**Página:**
Por outro lado, vejo a Crimeia como um lugar estratégico, e muito mais difícil de entregar. Se a dermos aos russos, eles certamente continuarão a fazer o que estão fazendo agora, colocando medo na Ucrânia com sua presença, e não teríamos segurança. Mas aqui muitas questões políticas entram em jogo.
O que você gostaria que os Estados Unidos fizessem agora?
Ajude-nos a acabar com esta guerra. Para encontrar uma saída que seja justa para a Ucrânia, porque a Rússia cometeu uma grande injustiça ao invadir a Ucrânia. Não é certo invadir um território que não lhe pertence, e se os Estados Unidos puderem realmente ser fortes e dizer [à Rússia] que o território ocupado não pode ser ocupado. Isso seria realmente ótimo.
Qual é a situação da Igreja Greco-Católica na Ucrânia hoje?
A Igreja Católica Grega na Ucrânia mostrou sua verdadeira face nesta guerra. Os padres, as freiras, as pessoas consagradas e os seminaristas sempre buscaram estar perto do povo; eles nunca abandonaram o povo. Temos muitos capelães que estão no exército. Temos freiras em diferentes lugares que cuidam de pessoas necessitadas. Todos estão tentando ajudar as pessoas durante esta guerra. Nosso sínodo está presente; nossos bispos estão presentes. Eles não fugiram, mesmo onde havia perigo.

**Dados registrados:**
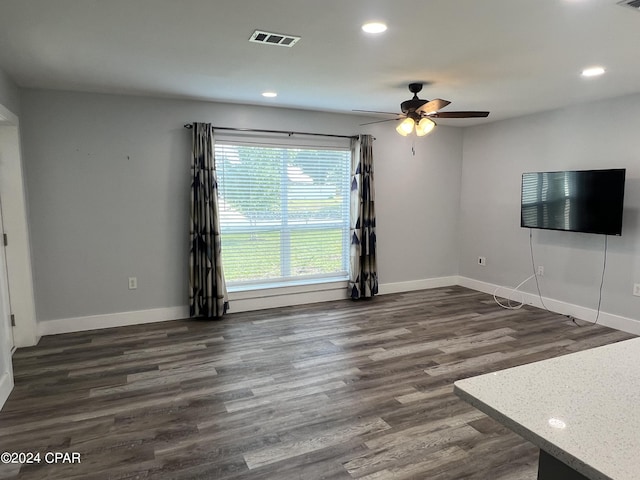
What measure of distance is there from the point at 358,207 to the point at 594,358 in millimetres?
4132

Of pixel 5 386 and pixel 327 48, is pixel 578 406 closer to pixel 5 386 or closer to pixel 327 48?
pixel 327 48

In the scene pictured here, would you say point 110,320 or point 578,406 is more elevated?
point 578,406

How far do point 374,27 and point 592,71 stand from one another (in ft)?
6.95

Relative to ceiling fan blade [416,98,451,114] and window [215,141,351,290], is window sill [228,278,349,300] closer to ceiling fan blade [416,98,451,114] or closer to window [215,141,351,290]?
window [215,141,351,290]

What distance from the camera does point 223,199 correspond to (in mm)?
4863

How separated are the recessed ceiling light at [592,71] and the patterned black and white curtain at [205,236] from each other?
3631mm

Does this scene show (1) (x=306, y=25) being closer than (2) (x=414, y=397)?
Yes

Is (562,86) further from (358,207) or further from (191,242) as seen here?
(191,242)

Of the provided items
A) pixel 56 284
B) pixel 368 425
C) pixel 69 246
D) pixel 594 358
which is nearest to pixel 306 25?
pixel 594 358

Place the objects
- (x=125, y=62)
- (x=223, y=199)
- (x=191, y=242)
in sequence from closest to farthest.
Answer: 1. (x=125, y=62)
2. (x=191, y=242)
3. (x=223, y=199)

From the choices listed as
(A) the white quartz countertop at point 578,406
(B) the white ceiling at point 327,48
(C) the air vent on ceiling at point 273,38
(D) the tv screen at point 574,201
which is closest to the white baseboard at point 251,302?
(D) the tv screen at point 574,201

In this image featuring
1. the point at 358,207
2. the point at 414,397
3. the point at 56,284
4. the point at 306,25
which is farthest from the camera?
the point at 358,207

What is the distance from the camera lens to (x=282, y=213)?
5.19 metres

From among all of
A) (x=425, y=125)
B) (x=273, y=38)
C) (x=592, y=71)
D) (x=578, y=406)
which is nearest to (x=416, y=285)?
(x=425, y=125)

==

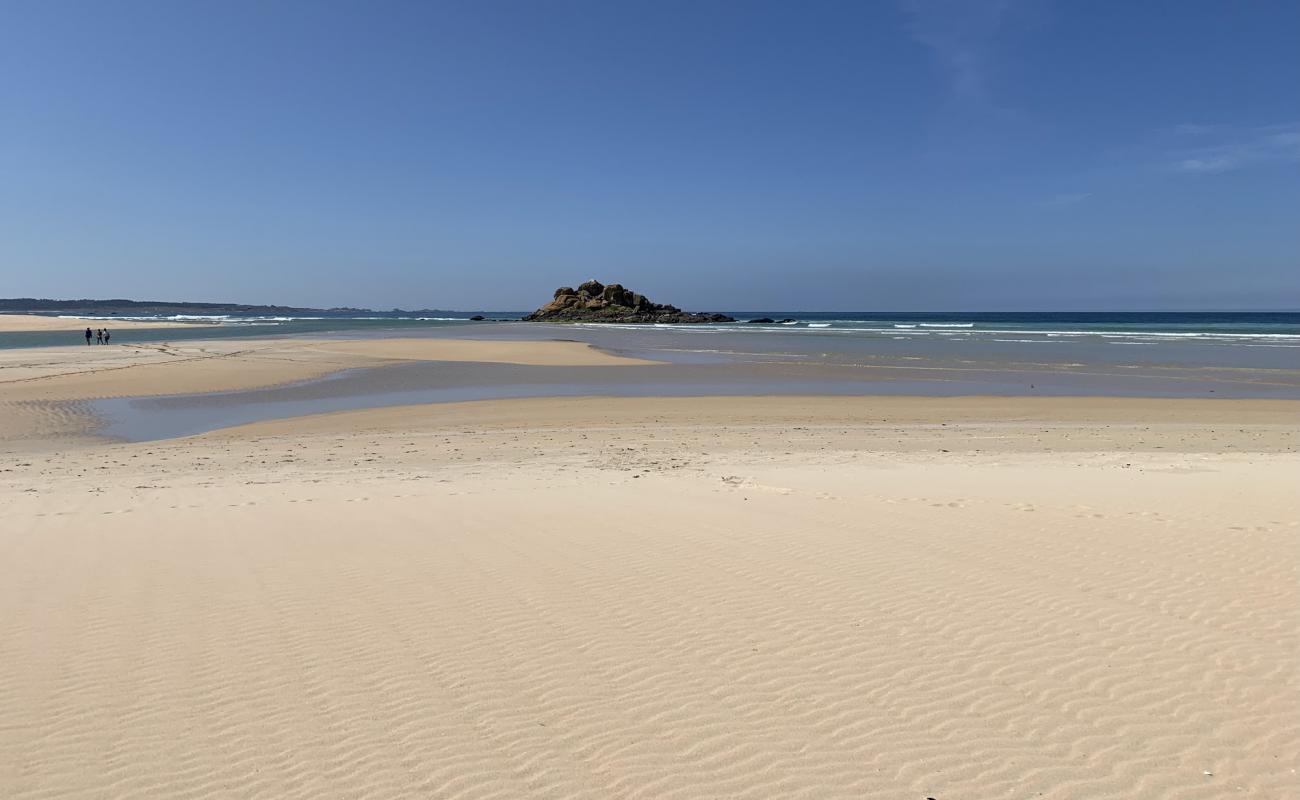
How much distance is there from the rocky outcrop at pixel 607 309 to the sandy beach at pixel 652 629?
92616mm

**Tarefas solicitadas:**
**a.** Extraia do texto sobre a guerra na Ucrânia o trecho que começa nas palavras "Por outro lado, vejo" e termina após as palavras "entram em jogo.".
**b.** Na listagem, comece na linha que tem "How separated are" e pare após a linha que tem "3. (x=223, y=199)". Reescreva apenas essas linhas, trocando "sequence" por "order" e deixando todo o resto inalterado.
O texto e a listagem vêm de fontes diferentes.

**Resultados finais:**
**a.**
Por outro lado, vejo a Crimeia como um lugar estratégico, e muito mais difícil de entregar. Se a dermos aos russos, eles certamente continuarão a fazer o que estão fazendo agora, colocando medo na Ucrânia com sua presença, e não teríamos segurança. Mas aqui muitas questões políticas entram em jogo.

**b.**
How separated are the recessed ceiling light at [592,71] and the patterned black and white curtain at [205,236] from each other?
3631mm

Does this scene show (1) (x=306, y=25) being closer than (2) (x=414, y=397)?
Yes

Is (562,86) further from (358,207) or further from (191,242) as seen here?
(191,242)

Of the provided items
A) pixel 56 284
B) pixel 368 425
C) pixel 69 246
D) pixel 594 358
which is nearest to pixel 306 25?
pixel 594 358

Place the objects
- (x=125, y=62)
- (x=223, y=199)
- (x=191, y=242)
in order from closest to farthest.
Answer: 1. (x=125, y=62)
2. (x=191, y=242)
3. (x=223, y=199)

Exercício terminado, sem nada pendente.